▶ **WORKING DATA**
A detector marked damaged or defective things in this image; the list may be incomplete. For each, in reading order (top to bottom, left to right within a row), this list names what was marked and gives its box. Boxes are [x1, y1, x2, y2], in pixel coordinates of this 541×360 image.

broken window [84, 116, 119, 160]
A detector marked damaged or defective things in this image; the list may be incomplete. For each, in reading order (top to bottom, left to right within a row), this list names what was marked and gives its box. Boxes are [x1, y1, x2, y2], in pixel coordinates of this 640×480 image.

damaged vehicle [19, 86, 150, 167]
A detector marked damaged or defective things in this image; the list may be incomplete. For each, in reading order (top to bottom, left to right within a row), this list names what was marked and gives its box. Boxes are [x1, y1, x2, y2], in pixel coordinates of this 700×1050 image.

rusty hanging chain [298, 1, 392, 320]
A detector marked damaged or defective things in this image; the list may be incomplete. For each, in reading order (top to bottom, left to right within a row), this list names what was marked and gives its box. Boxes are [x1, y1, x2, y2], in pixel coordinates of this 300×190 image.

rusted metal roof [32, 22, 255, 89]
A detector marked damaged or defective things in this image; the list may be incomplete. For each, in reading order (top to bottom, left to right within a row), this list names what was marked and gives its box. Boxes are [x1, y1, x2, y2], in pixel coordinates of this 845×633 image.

▶ **TASK STATEMENT**
Nothing should be dropped: transcribe all the material exactly.

▶ **TASK RESULT**
A detector marked damaged or defective things in this image; the list may be incomplete. For each, in reading order (top to bottom, left to right within a row), this list names what was marked and gives its box. Boxes are [x1, y1, x2, y2], in pixel coordinates of this 541×360 image.

broken window [84, 116, 119, 160]
A detector marked damaged or defective things in this image; the list may be incomplete. For each, in reading order (top to bottom, left to right within a row), this list names what was marked and gives its box. Boxes are [x1, y1, x2, y2], in pixel coordinates of this 640×480 image.

damaged vehicle [19, 86, 150, 167]
A detector marked damaged or defective things in this image; the list may be incomplete. For each, in reading order (top to bottom, left to right within a row), this list names what was marked and gives its box. Boxes are [x1, y1, x2, y2], in pixel coordinates of this 700×1050 image.

rusty hanging chain [298, 1, 392, 320]
A detector marked damaged or defective things in this image; the list may be incomplete. For each, in reading order (top to bottom, left to right within a row), this list names what was marked and gives its box. Boxes are [x1, y1, x2, y2], in pixel coordinates of this 300×190 image.

rusted metal roof [32, 22, 255, 89]
A detector marked damaged or defective things in this image; the list may be incomplete. For each, in reading order (top to bottom, left to right within a row), this list names what was marked and gives its box. Boxes are [x1, y1, x2, y2], in pixel coordinates of this 845×633 image.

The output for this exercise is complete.